PASSAGE PROVIDED:
○ ○ ○
How to identify a non-periodic time-series? I am working on a problem where I have to first classify whether a time-series is periodic or not and then, if it is periodic identify its period(s) (the time-series could have multiple periodicities, also).
I need a reliable approach to say that a time-series is not periodic. I have been searching about this topic and these are some leads:

*

*Low values in the autocorrelation function (this leads to missing some multi-periodic time-series). Based on section 3.2 of the paper Characteristic-Based Clustering for Time Series Data.

*The time-series values are Gaussian and its power spectral density is exponential (this also leads to missing time-series with periodicities). Based on section 5.1 of the paper Identifying Similarities, Periodicities and Bursts for Online Search Queries.

Are there some other properties of time-series that can be used?
 A: I would approach the problem "check if a time-series is not periodic" as follows

*

*Compute the fft of the series

*test the significance of the related harmonics (the classic reference is "Tests of significance in harmonic analysis" by Ronald Aylmer Fisher)

Maybe this is a bit naive approach but for, at least a simple case, it seems to work (see example below).
Example
As minimal test for this 2-stages approach we could see how it works if we have the following 2 series:

*

*Periodic series: $y_{i}^{(1)} = \sin(x_{i}) + \epsilon_{i}$

*Non periodic series: $y_{i}^{(2)} = \alpha + \beta x_{i} + \epsilon_{i}$
where $x_{i} = [-2\pi, 2\pi]$ and $\epsilon_{i} \sim N(0, \sigma^{2})$ and $i = 1,...,N$.
○ ○ ○
INFORMATION SHOWN:

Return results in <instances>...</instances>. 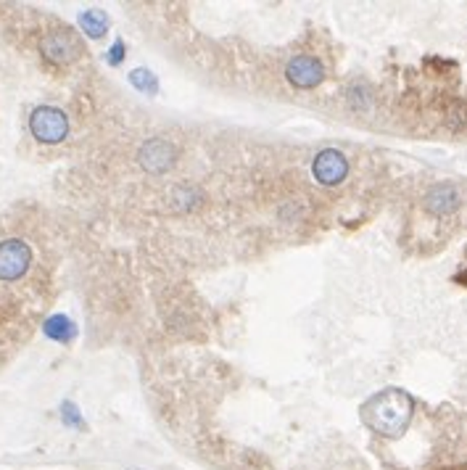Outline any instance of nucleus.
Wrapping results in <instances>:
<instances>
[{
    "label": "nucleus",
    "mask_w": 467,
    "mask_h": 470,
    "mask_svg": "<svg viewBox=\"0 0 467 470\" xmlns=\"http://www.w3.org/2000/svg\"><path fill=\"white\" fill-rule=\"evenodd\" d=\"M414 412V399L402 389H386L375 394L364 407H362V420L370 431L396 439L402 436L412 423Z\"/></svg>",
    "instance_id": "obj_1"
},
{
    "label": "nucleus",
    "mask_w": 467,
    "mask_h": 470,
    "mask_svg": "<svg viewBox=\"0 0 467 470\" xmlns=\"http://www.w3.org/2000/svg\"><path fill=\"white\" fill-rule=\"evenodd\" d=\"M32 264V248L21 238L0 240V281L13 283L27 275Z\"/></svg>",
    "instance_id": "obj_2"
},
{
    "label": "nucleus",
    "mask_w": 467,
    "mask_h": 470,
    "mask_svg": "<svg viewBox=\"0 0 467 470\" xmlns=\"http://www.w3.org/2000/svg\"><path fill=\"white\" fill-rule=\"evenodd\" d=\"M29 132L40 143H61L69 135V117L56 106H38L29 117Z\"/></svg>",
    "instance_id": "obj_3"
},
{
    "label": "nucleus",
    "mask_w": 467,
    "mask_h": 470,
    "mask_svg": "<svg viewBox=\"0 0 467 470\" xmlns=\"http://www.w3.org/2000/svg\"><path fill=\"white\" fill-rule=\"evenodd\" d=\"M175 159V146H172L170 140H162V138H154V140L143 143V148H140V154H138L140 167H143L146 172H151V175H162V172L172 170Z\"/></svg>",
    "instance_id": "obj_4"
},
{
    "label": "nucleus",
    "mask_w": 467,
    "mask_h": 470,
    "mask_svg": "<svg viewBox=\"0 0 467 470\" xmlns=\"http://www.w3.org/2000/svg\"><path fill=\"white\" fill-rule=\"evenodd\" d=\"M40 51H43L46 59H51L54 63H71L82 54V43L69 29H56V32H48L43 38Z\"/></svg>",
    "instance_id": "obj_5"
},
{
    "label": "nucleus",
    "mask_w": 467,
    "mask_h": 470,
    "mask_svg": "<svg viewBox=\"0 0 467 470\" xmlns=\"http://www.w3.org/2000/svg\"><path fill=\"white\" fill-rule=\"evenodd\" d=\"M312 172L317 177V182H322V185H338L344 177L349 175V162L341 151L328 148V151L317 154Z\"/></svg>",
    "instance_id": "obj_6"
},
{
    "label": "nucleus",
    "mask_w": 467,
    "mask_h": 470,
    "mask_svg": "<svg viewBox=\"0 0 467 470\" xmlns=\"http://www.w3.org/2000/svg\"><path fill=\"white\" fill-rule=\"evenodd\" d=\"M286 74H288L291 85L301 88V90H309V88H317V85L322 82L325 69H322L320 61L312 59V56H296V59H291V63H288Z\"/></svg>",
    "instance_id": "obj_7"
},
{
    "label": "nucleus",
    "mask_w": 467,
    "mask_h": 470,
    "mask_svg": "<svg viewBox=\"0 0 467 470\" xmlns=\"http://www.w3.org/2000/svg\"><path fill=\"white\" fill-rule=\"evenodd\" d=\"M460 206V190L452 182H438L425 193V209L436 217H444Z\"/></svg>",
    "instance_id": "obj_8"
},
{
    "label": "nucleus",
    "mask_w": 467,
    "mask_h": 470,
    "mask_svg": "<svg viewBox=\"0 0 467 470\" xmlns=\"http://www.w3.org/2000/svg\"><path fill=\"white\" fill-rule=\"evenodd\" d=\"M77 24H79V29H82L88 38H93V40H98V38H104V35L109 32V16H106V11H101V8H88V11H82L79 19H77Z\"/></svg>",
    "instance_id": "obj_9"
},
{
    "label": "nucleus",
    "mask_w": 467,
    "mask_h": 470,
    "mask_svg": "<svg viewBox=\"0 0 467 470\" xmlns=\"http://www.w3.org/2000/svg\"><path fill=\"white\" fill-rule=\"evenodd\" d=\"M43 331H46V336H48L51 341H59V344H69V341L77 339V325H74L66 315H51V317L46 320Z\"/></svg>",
○ ○ ○
Answer these questions using the thread on spotting non-periodic time series, marking each answer with the matching number.
1. Which section of the paper Characteristic-Based Clustering for Time Series Data is cited for the autocorrelation lead?
2. What is the first step in the reply's approach?
3. Which work does the reply call the classic reference for testing the significance of harmonics?

SOLVED EXERCISE:
1. Section 3.2
2. Compute the fft of the series.
3. "Tests of significance in harmonic analysis" by Ronald Aylmer Fisher